Activity 1 =
Quote the DataHub documentation excerpt from "Source Type Required: Documents" up to and including "or conditional features.".
Activity 2 =
In the DataHub documentation excerpt, what monthly cost is given for incremental updates in event mode?

Document section =

-=-=-=-=-

1,000 documents × 500 tokens each = 500,000 tokens = $0.05
10,000 documents × 500 tokens each = 5M tokens = $0.50
100,000 documents × 500 tokens each = 50M tokens = $5.00

Incremental Updates (Event Mode):

100 changed documents/day × 500 tokens = 50,000 tokens/day
Monthly: 1.5M tokens = $0.15/month

Query Embeddings (GMS):

Separate from this source (handled by GMS at search time)
~50 tokens per search query
10,000 queries = $0.05

Limitations

Processing Limitations

Text Only: Only processes Document.text field (markdown format expected)
No Binary Content: Images, PDFs, etc. must be converted to text first
Markdown Partitioning: Uses unstructured.partition.md which may not handle all markdown variants

Platform Filtering

Source Type Required: Documents must have sourceType field (defaults to NATIVE if missing)
Platform Identification: Relies on dataPlatformInstance or URL-based platform extraction

State Management

State Size: State file grows with number of documents (includes hash for each)
State Backend: Requires DataHub or file-based state provider

Limitations

Module behavior is constrained by source APIs, permissions, and metadata exposed by the platform. Refer to capability notes for unsupported or conditional features.

Troubleshooting

Issue: "Semantic search is not enabled on the DataHub server"

Cause: Server does not have semantic search configured.

Solution:

Configure semantic search on your DataHub server first
See Semantic Search Configuration Guide
Verify ELASTICSEARCH_SEMANTIC_SEARCH_ENABLED=true in server config

Issue: "Server does not support semantic search configuration API"

Cause: Old DataHub server version (pre-v0.14.0).

Solutions:

Option 1 (Recommended): Upgrade DataHub server to v0.14.0+

Option 2: Provide local embedding config:

yaml

embedding:
  provider: bedrock
  model: cohere.embed-english-v3
  model_embedding_key: cohere_embed_v3
  aws_region: us-west-2

Issue: Embedding Configuration Validation Fails

Error:

Embedding configuration mismatch with server:
- Model: local='cohere.embed-english-v3', server='amazon.titan-embed-text-v1'

Cause: Local config doesn't match server configuration.

Solution:

Either remove local embedding config (use server config)
Or update server config to match local settings
Or update local config to match server

Issue: No Documents Being Processed

Possible Causes:

Platform Filter Too Restrictive:

yaml

# If you have NATIVE documents but filter for external platforms:
platform_filter: ["notion"]  # Won't process NATIVE documents!

-=-=-=-=-

Entries provided =
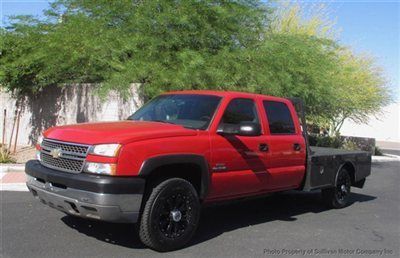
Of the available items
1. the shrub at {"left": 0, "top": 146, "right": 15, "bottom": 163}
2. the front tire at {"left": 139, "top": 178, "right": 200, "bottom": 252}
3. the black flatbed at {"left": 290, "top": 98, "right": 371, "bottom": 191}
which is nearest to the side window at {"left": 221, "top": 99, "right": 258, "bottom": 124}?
the front tire at {"left": 139, "top": 178, "right": 200, "bottom": 252}

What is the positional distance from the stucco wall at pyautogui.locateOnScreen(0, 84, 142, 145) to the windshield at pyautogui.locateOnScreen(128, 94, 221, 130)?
6.35 metres

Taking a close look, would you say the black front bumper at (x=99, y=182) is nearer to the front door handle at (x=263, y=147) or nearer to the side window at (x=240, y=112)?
the side window at (x=240, y=112)

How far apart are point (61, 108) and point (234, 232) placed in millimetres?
10090

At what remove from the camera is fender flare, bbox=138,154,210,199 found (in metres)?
5.30

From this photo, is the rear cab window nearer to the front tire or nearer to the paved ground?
the front tire

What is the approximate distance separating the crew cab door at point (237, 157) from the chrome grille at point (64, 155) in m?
1.59

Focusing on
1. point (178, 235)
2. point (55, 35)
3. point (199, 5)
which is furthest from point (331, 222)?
point (55, 35)

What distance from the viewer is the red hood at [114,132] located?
5300 mm

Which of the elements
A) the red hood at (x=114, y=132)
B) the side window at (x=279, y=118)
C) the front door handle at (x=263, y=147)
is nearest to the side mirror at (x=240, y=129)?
the red hood at (x=114, y=132)

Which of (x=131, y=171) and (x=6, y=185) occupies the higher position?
(x=131, y=171)

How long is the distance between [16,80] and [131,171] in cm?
1030

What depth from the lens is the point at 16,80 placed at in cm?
1426

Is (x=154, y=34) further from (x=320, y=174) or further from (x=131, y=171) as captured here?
(x=131, y=171)

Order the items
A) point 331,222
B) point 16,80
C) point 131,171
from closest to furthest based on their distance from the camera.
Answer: point 131,171
point 331,222
point 16,80
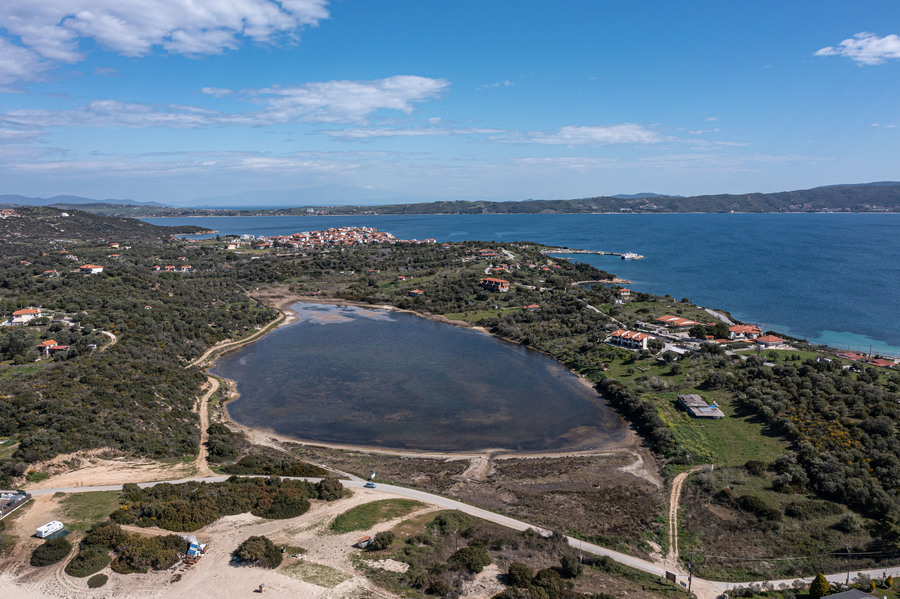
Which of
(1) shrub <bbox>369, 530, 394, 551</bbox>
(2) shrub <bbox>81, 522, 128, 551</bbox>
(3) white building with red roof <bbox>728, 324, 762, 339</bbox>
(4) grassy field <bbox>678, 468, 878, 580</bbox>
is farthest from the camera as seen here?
(3) white building with red roof <bbox>728, 324, 762, 339</bbox>

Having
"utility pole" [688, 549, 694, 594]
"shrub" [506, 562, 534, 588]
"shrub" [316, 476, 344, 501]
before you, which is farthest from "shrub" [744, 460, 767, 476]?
"shrub" [316, 476, 344, 501]

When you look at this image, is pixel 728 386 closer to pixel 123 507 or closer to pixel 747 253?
pixel 123 507

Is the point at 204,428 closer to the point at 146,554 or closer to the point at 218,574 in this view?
the point at 146,554

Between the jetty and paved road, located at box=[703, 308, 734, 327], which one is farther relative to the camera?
the jetty

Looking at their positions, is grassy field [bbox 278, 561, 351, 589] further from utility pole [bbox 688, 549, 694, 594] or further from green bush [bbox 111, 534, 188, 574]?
utility pole [bbox 688, 549, 694, 594]

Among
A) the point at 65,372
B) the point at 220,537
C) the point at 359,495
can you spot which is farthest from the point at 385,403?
the point at 65,372

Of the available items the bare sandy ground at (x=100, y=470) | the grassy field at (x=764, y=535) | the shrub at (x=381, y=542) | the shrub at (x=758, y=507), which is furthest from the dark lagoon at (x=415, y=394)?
the shrub at (x=381, y=542)

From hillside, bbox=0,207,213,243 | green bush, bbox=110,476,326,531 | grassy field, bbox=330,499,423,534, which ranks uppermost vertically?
hillside, bbox=0,207,213,243
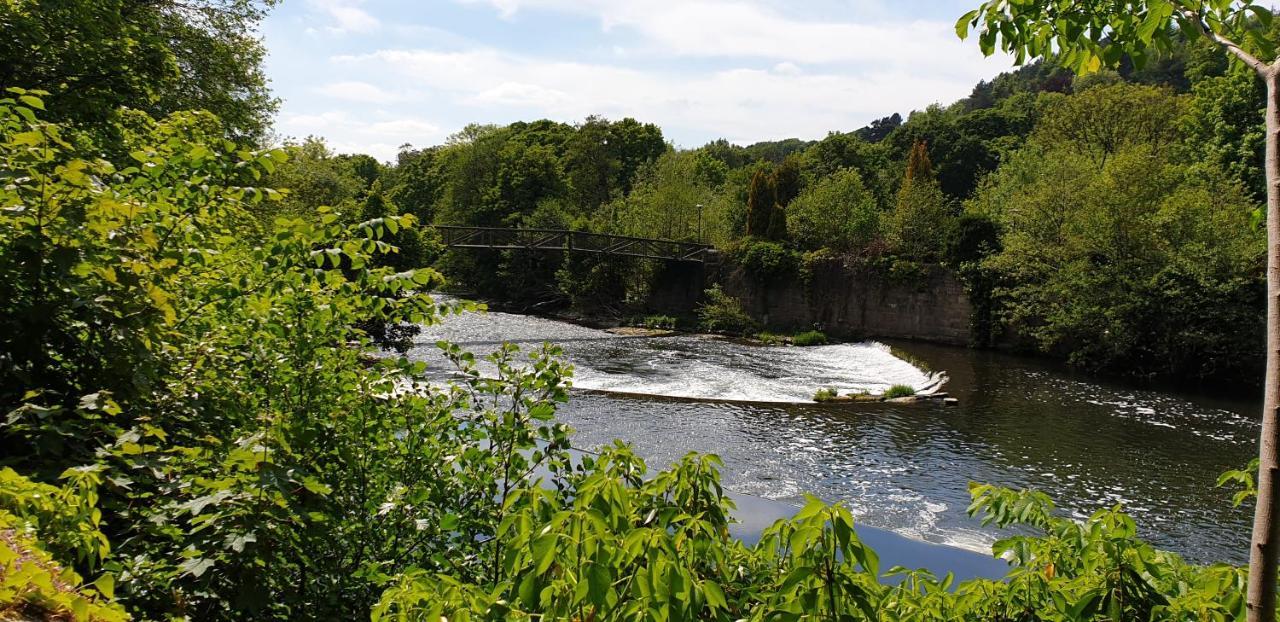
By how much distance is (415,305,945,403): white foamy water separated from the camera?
17547 mm

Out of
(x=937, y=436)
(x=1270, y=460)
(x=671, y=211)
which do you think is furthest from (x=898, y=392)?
(x=671, y=211)

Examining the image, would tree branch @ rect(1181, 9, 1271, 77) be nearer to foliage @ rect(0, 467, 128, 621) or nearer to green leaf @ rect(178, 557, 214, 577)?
foliage @ rect(0, 467, 128, 621)

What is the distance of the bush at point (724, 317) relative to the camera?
29516mm

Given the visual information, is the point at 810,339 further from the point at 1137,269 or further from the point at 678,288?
the point at 1137,269

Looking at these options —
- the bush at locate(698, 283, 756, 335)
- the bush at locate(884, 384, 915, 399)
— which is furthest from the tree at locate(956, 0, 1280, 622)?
the bush at locate(698, 283, 756, 335)

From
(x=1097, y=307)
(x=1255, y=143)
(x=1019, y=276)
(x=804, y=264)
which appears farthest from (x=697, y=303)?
(x=1255, y=143)

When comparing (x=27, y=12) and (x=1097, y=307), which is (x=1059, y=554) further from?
(x=1097, y=307)

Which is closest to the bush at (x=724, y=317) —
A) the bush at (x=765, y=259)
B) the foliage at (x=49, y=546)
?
the bush at (x=765, y=259)

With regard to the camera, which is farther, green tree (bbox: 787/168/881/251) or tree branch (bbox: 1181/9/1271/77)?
green tree (bbox: 787/168/881/251)

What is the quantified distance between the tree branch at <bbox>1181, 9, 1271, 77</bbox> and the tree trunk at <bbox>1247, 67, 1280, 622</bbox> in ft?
0.32

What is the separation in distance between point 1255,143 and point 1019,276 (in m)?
9.40

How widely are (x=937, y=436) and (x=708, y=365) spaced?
855 centimetres

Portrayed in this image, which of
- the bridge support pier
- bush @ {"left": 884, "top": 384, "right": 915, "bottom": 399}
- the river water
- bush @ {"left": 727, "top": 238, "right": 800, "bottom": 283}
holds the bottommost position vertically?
the river water

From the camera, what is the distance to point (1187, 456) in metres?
12.2
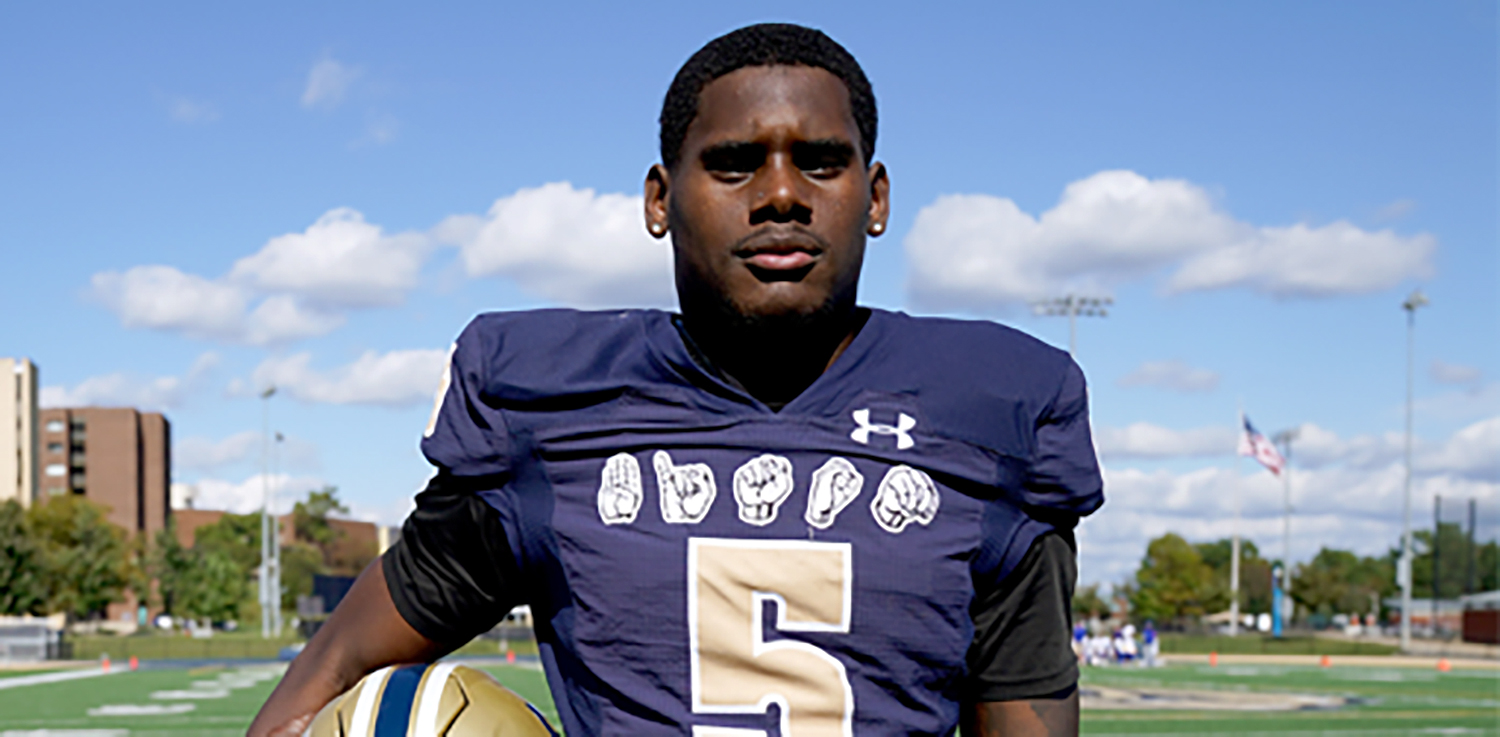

-=-=-=-=-

Task answer 1 =
Source Type Required: Documents must have sourceType field (defaults to NATIVE if missing)
Platform Identification: Relies on dataPlatformInstance or URL-based platform extraction

State Management

State Size: State file grows with number of documents (includes hash for each)
State Backend: Requires DataHub or file-based state provider

Limitations

Module behavior is constrained by source APIs, permissions, and metadata exposed by the platform. Refer to capability notes for unsupported or conditional features.

Task answer 2 =
$0.15 per month, for 1.5M tokens.